The best time to set a goal to understand your spouse and to make up is now, during a time of peace when you're not suffering marital battle fatigue. Think about this, write it down and then, when a disagreement comes up, you'll be better prepared to understand where your husband or wife is coming from, and it will be much easier to make up.

Always make up with your spouse, and soon. Don't let your hurt feelings deny you the peace you both really want and need.

8. Respect, don't ridicule, your spouse

Ridiculing one's spouse comes all too easily at times. Early in a relationship, although you may see your mate's shortcomings, you're so much in love that you simply minimize them.

But when the honeymoon is over, you will notice and remember a lot of your mate's shortcomings—and you might even make some up in the heat of battle. But know this: Ridiculing your mate with any regularity will erode your marriage and over time poison your relationship.

That's a very dangerous and unnecessary road to take. A wise couple will acknowledge this when it surfaces, talk about it and determine to offer respect rather than ridicule. Look for the strengths in your mate and be generous in your compliments on his or her good traits.

9. Banish "You always" and "You never"

Many a husband and wife in the heat of an argument have blurted out, "You never do this!" or "You always do that!" Both are wrong since it's simply not true that a person always, without fail, makes the same mistake in all settings. If it were true, how would you prove it?

Avoid the accusations of "you always" or "you never." They are not accurate, and your mate will not accept them. He or she will only dig in and resist.

10. Focus on strengths, not weaknesses

Men and women are designed differently, and for good reason. God says that a man and woman should leave their parents and become one with each other. A husband needs his wife for many reasons, and a wife needs her husband for many reasons—one of which is to complement the other. God designed the male and female to become one, and as one to be twice as effective in this life (Ecclesiastes 4:9-12).

A husband and wife should look to each other's strengths, not weaknesses. Someone might complain, "But my mate has so many weaknesses, they hide any strength he may have."

Beauty is in the eye of the beholder. For a spouse to think this way is to remain in the dark about his or her own weaknesses. Look for the strengths in your mate and deal constructively with his or her weaknesses.

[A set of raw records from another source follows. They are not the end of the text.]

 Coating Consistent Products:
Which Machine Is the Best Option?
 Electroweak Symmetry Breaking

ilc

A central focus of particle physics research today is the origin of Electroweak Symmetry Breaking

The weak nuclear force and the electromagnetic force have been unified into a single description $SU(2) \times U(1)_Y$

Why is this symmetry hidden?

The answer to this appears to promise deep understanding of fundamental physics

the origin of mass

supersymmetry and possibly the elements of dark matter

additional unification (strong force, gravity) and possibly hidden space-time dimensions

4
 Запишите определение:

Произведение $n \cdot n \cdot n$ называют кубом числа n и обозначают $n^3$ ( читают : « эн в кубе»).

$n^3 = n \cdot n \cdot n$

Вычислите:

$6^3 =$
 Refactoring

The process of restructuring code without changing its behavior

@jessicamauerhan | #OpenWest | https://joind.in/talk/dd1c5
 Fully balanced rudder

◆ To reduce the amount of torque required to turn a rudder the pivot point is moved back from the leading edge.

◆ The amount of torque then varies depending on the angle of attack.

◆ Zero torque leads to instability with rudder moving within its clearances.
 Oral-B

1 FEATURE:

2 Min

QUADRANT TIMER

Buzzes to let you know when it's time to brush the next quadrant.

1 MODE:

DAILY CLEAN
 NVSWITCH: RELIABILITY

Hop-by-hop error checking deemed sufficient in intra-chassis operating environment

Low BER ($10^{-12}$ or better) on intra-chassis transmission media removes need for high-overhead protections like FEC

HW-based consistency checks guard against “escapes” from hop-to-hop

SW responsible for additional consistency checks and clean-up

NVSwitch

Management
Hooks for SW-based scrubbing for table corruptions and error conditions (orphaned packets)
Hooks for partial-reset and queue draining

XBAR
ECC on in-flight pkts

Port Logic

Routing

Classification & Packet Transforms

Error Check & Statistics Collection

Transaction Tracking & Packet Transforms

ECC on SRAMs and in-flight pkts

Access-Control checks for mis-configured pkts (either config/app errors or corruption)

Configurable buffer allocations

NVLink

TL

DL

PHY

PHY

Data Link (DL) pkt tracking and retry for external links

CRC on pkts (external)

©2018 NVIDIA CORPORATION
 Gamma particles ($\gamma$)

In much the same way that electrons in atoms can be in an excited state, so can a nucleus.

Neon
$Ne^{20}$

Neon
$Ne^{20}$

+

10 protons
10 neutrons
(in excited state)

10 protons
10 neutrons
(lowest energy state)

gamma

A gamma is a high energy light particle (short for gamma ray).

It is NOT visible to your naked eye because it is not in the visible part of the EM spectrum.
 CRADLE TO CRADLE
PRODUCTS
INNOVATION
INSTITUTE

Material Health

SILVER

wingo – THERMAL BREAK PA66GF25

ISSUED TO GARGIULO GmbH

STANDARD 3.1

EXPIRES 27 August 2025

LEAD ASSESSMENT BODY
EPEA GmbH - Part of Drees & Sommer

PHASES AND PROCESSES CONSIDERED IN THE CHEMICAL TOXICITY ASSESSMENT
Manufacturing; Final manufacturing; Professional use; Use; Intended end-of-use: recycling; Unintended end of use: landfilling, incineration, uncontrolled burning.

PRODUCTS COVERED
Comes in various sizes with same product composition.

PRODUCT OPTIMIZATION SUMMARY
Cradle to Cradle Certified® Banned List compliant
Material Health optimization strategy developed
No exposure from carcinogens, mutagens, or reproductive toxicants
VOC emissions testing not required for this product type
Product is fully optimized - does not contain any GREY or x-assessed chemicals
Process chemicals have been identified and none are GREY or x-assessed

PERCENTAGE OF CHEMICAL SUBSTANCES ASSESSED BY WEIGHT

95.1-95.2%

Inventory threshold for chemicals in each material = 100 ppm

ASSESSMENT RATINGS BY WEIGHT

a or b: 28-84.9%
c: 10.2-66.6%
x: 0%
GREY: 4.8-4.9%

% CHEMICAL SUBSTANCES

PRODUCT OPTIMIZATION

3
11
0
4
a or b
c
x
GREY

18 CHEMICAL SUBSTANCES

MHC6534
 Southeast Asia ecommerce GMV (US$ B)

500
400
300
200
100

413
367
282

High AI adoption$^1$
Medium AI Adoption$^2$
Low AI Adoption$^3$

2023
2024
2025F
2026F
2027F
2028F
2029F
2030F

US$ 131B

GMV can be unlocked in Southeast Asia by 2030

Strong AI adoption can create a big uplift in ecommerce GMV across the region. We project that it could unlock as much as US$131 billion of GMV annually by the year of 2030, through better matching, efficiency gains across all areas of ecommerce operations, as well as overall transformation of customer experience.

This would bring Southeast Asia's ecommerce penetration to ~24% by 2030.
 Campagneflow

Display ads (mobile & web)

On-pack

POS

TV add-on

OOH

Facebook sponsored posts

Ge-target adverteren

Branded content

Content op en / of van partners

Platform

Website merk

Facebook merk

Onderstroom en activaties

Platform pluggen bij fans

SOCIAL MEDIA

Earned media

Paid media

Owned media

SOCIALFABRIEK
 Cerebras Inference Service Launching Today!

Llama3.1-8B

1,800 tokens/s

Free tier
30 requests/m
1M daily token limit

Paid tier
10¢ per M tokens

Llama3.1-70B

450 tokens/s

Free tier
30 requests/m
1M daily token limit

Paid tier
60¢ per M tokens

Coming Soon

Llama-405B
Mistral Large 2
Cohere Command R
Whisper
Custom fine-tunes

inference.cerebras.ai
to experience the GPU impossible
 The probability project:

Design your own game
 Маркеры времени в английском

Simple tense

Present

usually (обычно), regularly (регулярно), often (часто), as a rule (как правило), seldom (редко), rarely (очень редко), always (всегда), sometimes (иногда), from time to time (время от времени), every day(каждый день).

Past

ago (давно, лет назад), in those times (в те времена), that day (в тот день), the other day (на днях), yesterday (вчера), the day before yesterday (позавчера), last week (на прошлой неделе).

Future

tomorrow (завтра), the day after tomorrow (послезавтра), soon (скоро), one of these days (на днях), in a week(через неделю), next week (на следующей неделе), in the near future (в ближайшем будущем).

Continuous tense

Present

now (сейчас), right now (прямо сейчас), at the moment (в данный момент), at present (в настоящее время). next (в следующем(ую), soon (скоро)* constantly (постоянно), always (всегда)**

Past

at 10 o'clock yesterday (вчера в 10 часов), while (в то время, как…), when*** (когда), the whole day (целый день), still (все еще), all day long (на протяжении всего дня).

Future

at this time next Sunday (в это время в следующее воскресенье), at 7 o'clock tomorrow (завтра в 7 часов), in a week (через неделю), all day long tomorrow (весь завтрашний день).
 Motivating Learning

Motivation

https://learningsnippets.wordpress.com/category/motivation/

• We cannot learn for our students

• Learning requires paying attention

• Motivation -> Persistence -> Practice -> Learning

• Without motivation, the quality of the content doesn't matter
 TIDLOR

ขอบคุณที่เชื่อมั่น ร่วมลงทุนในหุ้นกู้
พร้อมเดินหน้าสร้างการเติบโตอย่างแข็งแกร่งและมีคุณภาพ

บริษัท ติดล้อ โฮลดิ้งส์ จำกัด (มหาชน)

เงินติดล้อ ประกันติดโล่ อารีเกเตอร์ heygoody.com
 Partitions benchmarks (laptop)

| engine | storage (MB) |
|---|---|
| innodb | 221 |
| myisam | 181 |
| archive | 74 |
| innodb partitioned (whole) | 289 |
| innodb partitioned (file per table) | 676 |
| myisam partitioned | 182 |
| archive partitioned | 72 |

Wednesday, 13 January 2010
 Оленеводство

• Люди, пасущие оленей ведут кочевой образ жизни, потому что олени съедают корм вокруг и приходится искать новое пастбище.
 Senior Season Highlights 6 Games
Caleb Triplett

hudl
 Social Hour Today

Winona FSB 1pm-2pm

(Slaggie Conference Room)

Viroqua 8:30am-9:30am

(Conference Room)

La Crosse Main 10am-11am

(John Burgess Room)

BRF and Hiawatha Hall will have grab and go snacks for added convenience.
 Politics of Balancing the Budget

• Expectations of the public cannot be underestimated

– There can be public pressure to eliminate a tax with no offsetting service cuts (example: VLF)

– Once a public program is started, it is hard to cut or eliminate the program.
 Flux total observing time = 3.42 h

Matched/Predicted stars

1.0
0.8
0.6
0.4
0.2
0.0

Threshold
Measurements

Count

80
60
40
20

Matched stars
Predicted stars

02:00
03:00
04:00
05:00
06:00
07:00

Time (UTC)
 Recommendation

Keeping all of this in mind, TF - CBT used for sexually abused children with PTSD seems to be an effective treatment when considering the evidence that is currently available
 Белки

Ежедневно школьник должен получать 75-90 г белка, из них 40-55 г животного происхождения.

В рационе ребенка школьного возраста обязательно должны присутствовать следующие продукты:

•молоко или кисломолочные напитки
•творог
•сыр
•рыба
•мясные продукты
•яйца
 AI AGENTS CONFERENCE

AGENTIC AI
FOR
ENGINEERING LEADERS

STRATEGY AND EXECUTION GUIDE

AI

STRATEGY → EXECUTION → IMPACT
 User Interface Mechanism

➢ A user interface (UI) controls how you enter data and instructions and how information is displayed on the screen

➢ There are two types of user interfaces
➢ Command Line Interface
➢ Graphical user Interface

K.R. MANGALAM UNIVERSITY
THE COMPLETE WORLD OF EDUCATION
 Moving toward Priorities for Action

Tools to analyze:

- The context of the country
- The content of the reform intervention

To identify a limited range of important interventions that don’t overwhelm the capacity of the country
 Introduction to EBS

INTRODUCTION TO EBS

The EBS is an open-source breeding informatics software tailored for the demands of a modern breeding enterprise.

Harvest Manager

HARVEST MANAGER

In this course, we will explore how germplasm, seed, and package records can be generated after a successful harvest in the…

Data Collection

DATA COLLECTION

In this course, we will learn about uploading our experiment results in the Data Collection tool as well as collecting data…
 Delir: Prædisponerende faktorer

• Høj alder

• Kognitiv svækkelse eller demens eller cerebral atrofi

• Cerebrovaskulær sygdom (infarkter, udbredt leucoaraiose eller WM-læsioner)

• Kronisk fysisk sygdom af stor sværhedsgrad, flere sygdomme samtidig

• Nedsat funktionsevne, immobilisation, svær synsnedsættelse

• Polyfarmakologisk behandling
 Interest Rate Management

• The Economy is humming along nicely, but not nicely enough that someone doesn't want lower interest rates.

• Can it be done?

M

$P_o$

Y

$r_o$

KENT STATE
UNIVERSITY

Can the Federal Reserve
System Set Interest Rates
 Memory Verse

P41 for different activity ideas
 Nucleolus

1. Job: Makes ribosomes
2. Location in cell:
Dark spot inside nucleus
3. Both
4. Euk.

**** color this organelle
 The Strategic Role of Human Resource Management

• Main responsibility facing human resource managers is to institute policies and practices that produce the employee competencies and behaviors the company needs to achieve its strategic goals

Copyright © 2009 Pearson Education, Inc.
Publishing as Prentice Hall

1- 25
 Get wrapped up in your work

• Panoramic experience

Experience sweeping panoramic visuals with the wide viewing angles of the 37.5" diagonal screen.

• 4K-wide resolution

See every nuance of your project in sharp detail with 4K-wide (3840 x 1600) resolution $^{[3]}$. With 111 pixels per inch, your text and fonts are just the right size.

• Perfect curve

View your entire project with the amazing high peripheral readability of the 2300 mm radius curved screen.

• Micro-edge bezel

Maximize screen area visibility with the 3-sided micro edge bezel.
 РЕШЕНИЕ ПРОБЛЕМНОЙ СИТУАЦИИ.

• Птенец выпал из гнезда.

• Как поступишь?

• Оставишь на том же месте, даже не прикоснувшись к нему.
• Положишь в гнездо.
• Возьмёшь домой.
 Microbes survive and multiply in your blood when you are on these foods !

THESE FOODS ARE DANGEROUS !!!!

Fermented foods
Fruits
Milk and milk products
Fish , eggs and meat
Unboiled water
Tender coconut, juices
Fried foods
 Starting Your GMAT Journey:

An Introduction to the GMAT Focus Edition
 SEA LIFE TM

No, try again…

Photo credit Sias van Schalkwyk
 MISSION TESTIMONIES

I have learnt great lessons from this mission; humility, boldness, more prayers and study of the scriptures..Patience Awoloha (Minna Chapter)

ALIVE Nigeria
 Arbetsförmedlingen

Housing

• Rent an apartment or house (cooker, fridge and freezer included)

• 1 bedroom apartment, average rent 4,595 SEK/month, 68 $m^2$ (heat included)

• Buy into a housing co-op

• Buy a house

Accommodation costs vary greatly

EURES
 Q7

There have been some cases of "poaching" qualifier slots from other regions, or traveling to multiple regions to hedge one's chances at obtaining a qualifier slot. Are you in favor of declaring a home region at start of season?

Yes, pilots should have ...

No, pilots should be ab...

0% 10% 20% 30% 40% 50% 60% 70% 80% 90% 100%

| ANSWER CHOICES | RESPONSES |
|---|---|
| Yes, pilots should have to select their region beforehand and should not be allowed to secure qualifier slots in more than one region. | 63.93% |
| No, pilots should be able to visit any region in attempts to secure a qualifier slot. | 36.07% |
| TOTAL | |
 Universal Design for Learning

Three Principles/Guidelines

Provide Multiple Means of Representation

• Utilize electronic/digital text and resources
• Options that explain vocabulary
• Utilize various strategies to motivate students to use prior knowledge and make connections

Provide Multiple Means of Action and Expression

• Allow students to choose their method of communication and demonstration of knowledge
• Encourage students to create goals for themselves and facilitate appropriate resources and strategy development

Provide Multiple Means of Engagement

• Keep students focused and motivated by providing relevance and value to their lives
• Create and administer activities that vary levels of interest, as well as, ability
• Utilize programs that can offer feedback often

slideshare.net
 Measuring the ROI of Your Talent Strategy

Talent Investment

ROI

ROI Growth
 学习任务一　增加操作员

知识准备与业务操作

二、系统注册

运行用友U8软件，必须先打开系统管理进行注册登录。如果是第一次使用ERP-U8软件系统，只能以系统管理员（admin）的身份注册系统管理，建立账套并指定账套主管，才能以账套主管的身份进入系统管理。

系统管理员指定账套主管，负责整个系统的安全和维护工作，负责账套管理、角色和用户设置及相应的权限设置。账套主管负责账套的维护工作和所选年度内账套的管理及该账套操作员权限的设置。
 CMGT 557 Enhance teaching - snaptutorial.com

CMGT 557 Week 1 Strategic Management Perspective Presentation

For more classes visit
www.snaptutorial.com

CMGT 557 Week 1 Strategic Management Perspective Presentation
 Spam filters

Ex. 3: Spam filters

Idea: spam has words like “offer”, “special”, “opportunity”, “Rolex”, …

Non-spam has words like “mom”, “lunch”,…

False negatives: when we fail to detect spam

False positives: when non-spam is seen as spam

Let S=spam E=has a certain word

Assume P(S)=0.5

The famous American comedian Red Skelton wrote his wife a love letter every day for many years of their marriage. He truly learned that beauty is in the eye of the beholder and looked for that.

God's plan for marriage

Human beings are destined to become children of God. Hebrews 2:10 tells us that God's great plan for us involves "bringing many sons to glory." All human beings have the same opportunity to become the literal children of God. God is and has a family. The Father and Son constitute a family, but there's more to this. In 2 Corinthians 6:18 we are told, "I will be a Father to you, and you shall be My sons and daughters, says the Lord Almighty."

To help us prepare for this wonderful future He has planned for us, God has given us the wonderful gift of marriage and family. A strong, respectful and loving marriage in this life gives us a foretaste of the loving and eternal relationships we will enjoy with the Father, Jesus Christ and the rest of God's spiritual family in the future. And the more we follow His instructions now in this life, the more blessed we will be both now and then.


Don and Karen's knowledge of God's plan for marriage has helped them immeasurably over the many years of their marriage. They've passed their thoughts and experiences on to their children, who in turn apply them in their marriages. They all understand what a great blessing a loving marriage can be.

These are some of the things you should know about and apply in your marriage, as you are able. We hope they will help you to know what to do after you say, "I do."